No, non è ancora tempo per il nuovo album del 10-piece delle meraviglie norvegese. Ma, considerata la stretta località delle loro vecchie uscite discografiche, vogliamo forse perderci questa ristampa a 6 anni dall’originale?
Dall’ascolto di Horntveth e soci si rischia la Jaga-dipendenza, dovreste saperlo. Semmai il concetto di fusion oggi ha un senso, lo si dovrebbe, più che ai mille e uno pur validi sperimentatori di Chicago e dintorni, innanzitutto a loro. Gli unici oggi in grado di svecchiare il jazz e farlo uscire da quel guscio, non solo estetico, fatto di club ostentatamente raffinati, festival monotematici dai rigidissimi criteri di ammissione e atrofizzata capacità/volonta di esplorazione. Guscio reso ancor più forte, settario e autocompiaciuto da una sorta di intoccabilità riconosciutagli in sede “ufficiale”.
Molti dei dischi dei Jagas sono finora usciti su Ninja Tune, fino a prova contraria un’etichetta electro-dance. Hanno suonato, dal vivo e in studio, con i Motorpsycho, fino a prova contraria una rock-band. E hanno, in definitiva, un approccio alla materia jazz decisamente eclettico e “progressista”, che nasce in un contesto accademico, che rispetta e ripassa continuamente la lezione di Coltrane, Coleman, Shepp, ma che è ben consapevole di come il mondo musicale attuale e “vero” non risieda nell’anzidetto guscio, ma negli ampli di una chitarra elettrica o nel monitor di un laptop.
La fusion dei Jaga Jazzist non è quindi solo jazz + rock – operazione in corso di svolgimento da 30 anni e passa – ma coinvolge anche le più moderne istanze sonore di techno, breakbeat, drum’n’bass, secondo quanto ci si può attendere da chi infonde nelle proprie attitudini anche un link coerente alla propria giovane età.

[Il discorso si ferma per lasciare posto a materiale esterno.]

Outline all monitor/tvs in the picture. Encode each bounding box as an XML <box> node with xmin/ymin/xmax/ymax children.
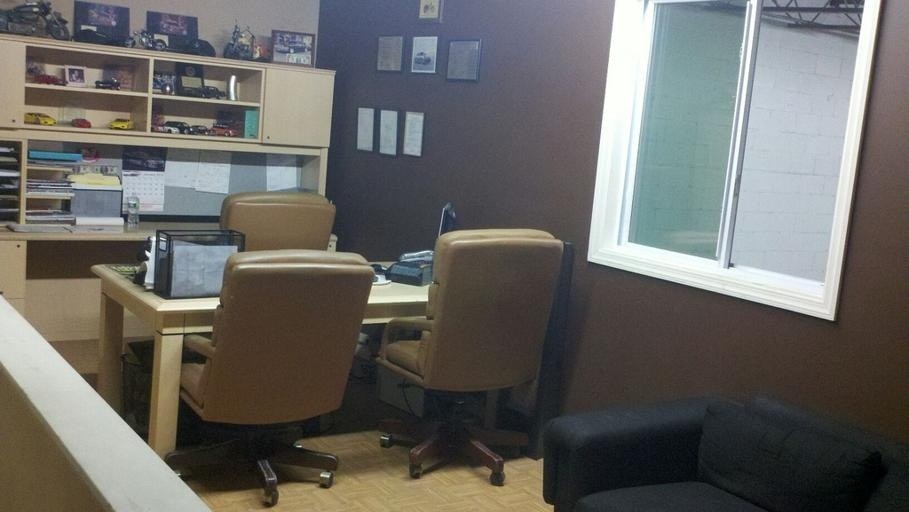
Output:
<box><xmin>438</xmin><ymin>201</ymin><xmax>472</xmax><ymax>238</ymax></box>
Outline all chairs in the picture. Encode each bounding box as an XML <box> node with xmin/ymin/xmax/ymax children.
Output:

E quando questi elementi non convergono nello stesso brano – e difatti resta pur sempre il jazz l’elemento prevalente –, quando è un clarino o una tromba il traino di un brano, è comunque ben percepibile nella musica dei Jaga Jazzist un approccio fortemente dinamico e affermativo di questo superamento dell’odierna stagnazione del jazz, capace di proiettare i lavori dei nostri a un audience rock-oriented, oltre che alla rielaborazione dei remixatori di turno.
Donde allora l’effervescenza dell’iniziale ‘Jaga Ist Zu Hause’, in cui il ritmo spezzato della batteria snida quegli elementi “altri” (come il timido strascico di hammond in chiusura) capaci di distrarre dalla guida melodica operata dal clarinetto; l’aura ambient, evocativa della provenienza nordica dei nostri, di ‘Plym’ e ‘Seems to Me’; la magia, al contempo notturna e spaziale, che la tromba del “guest” Kare Nymrak Jr. conferisce al crescendo, dal finale epico e torrenziale, di ‘Swedish Take-Away’ in versione live (un brano che non vorremmo mai sentir finire); l’approdo in convulsi territori jungle-jazz di ‘Serafin I Jungelen’, la prima delle due bonus-tracks qui presenti, come remixata da Jomba vs. K-Mart & Ravi 97; la solennità prima e le percussive atmosfere quasi guerresche poi della part I della title-track, così come sporcata di fruscii al vinile da Shining nel suo “reworking”, e il lento degrado pianistico verso il silenzio della part II.